Une ère plus conflictuelle se dessine
Les mauvais résultats des deux grands partis sont largement commentés dans les médias germaniques. La presse souligne qu’Angela Merkel ressort affaiblie de ces élections même si son parti arrive en tête. « Les sociaux démocrates sont au bord du gouffre » estime le quotidien conservateur Frankfurter Allgemeine. Un autre journal conservateur, Die Welt, est magnanime, la fière social-démocratie est « brutalement punie » pour une « participation gouvernementale responsable ». Son candidat ne « méritait pas un tel score », tempère-t-il. « La consternation règne dans les rangs conservateurs et la principale responsable est toute désignée », estime lundi le quotidien de centre-gauche Süddeutsche Zeitung.
Surtout, les résultats de l'AfD font frémir de colère les éditorialistes. « La progression spectaculaire des populistes de droite constitue un tournant historique pour la vie politique allemande », faite de culture du consensus et de débats policés, et qui entre dans une ère beaucoup plus rude et conflictuelle, relève le quotidien conservateur Frankfurter Allgemeine Zeitung.
A la une du quotidien de gauche Tageszeitung, on peut voir un éclair s’abattre sur le Reichstag, le bâtiment qui abrite le parlement à Berlin. Le Süddeutsche Zeitung parle d’un « recul historique » tout en estimant que la démocratie allemande est « robuste ». Enfin, le quotidien Berliner Zeitung évoque un résultat qui change l’Allemagne mais aussi l’image du pays à l’étranger.
Mais les problèmes de Mme Merkel ne s'arrêtent pas à ces résultats peu flatteurs et à leurs échos médiatiques. Ils ne font que commencer. La formation d'un gouvernement s'annonce d'abord très compliquée. Laminés avec leur plus mauvais score (20,5%), les sociaux-démocrates du SPD ont décidé de quitter la coalition avec la chancelière et de rejoindre les bancs opposition.

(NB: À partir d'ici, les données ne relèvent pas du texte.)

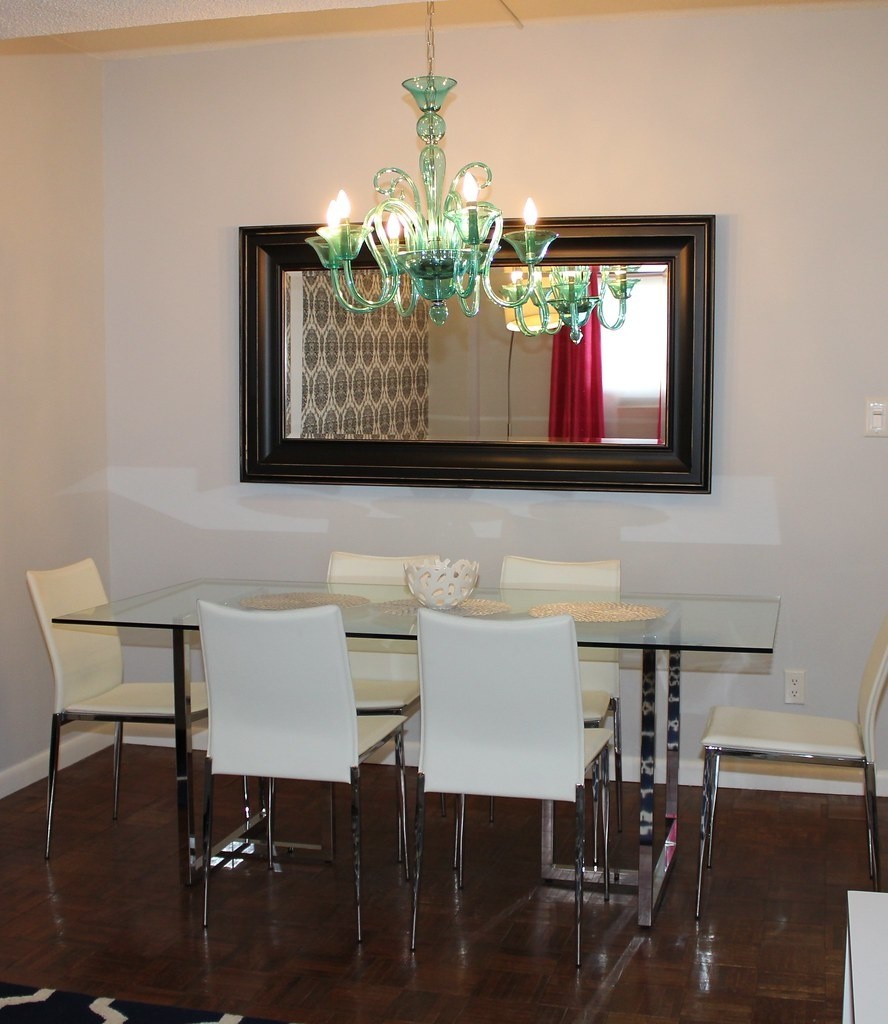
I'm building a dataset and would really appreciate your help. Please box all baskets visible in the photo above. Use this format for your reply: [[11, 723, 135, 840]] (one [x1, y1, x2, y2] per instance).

Ne reste qu'une solution majoritaire dans le nouveau Bundestag: une alliance inédite au niveau national réunissant les conservateurs, les libéraux du FDP, qui reviennent au Bundestag avec 10,7%, et les Verts, qui ont atteint 8,9%. Cette coalition est dite « Jamaïque » - référence aux couleurs noir-jaune-vert des trois partis, n'existe pas encore, hormis au niveau local, dans un seul petit Land.
Ces deux partis s'opposent sur bien des dossiers
Problème, ces deux derniers partis s'opposent sur bien des dossiers clés comme l'immigration, l'avenir du diesel et la sortie du charbon. Ils ont aussi chacun des désaccords de fond avec les conservateurs.
« Nous allons voir dans le calme, après analyses et possibles pourparlers, si on peut arriver à une collaboration », a dit, prudente, Katrin Göring-Eckardt, co-tête de liste écologiste aux législatives.
Le chef des libéraux, Christian Lindner, a lui déjà fixé une condition pour entrer au gouvernement: le rejet des idées de réforme de la zone euro portées par le président français Emmanuel Macron. Un budget commun est ainsi « une ligne rouge », car Berlin ne doit pas se retrouver à payer les dérapages financiers des autres.